Shedding: Amazon CEO Andy Jassy has revealed that the tech giant will slash over 18,000 jobs. That's about 6% of its 300,000-person corporate workforce.

Pink slips: South China Morning Post claims that TikTok parent ByteDance laid off hundreds of employees across divisions such as Douyin, the Chinese version of TikTok.

Yet more pink slips: Salesforce is slashing 10% of its workforce and shutting down some offices as part of a cost-cutting drive.

Fined: Ireland's data privacy regulator, Data Protection Commission, has slapped Meta with fines amounting to €390 million ($414 million) after concluding that its Facebook and Instagram services violated EU privacy rules.

THE DAILY DIGIT

0

The number of bank robberies in Denmark in 2022, down from 1 in 2021. (CNN)

FWIW

Clean up!: Spain is taking tobacco companies to task. As part of its latest environmental regulations, tobacco companies will be forced to pay up for cleaning cigarette butts. Cancer stick makers will also be responsible for educating the public about the ill effects of public littering. LOL. According to a study, this rule could cost companies about €1bn ($1.06 billion). Of course, the cost will be passed on to customers. Now that's what we call a fine idea.

Hard stop?: As of January 1, 2023, Louisiana residents will now have to prove that they are of legal age to view porn. Because, according to the bill, porn corrupts youth. Any website that contains at least 33.3% porn (?!) has to enforce age verification.
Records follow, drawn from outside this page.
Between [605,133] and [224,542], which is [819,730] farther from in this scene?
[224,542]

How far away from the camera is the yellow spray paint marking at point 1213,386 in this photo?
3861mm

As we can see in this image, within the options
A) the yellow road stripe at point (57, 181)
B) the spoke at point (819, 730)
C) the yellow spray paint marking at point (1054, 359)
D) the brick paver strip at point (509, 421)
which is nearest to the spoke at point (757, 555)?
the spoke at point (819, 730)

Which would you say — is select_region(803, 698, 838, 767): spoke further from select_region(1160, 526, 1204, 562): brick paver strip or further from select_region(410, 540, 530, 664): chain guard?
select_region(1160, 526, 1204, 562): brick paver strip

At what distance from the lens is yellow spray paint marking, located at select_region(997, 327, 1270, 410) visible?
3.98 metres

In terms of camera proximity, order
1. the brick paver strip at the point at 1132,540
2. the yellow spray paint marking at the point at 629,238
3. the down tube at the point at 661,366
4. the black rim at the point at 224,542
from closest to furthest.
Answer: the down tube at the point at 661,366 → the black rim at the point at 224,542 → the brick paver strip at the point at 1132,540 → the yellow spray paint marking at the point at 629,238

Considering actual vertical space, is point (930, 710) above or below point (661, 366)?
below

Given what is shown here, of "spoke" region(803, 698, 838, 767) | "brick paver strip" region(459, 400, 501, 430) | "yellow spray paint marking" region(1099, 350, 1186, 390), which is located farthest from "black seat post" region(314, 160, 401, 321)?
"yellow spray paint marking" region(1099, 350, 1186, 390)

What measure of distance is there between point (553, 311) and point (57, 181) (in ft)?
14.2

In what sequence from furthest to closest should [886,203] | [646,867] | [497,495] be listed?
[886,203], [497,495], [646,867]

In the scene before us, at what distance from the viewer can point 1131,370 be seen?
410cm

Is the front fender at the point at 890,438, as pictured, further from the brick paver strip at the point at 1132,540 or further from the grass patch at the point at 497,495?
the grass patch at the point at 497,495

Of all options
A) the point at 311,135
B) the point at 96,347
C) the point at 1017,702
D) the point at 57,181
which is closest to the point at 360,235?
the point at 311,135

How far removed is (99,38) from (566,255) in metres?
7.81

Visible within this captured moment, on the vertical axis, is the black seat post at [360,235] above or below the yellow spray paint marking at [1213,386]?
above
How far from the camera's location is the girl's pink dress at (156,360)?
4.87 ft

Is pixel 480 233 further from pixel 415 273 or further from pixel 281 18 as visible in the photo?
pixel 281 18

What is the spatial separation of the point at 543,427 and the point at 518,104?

Porn websites have been asked to accept government-issued IDs to verify ages or risk getting sued. Turns out that the mandate isn't putting off users yet: downloads of the state's digital ID app are increasing.

Sip on: This is your daily reminder to hydrate. According to a study by the National Institutes of Health, drinking enough water can cut down on aging and reduce the risk of chronic illnesses such as heart disease. Caution: drinking too much water cannot solve health problems. It all boils down to age, climate, lifestyle, and body size. The trick is to pay attention to your body.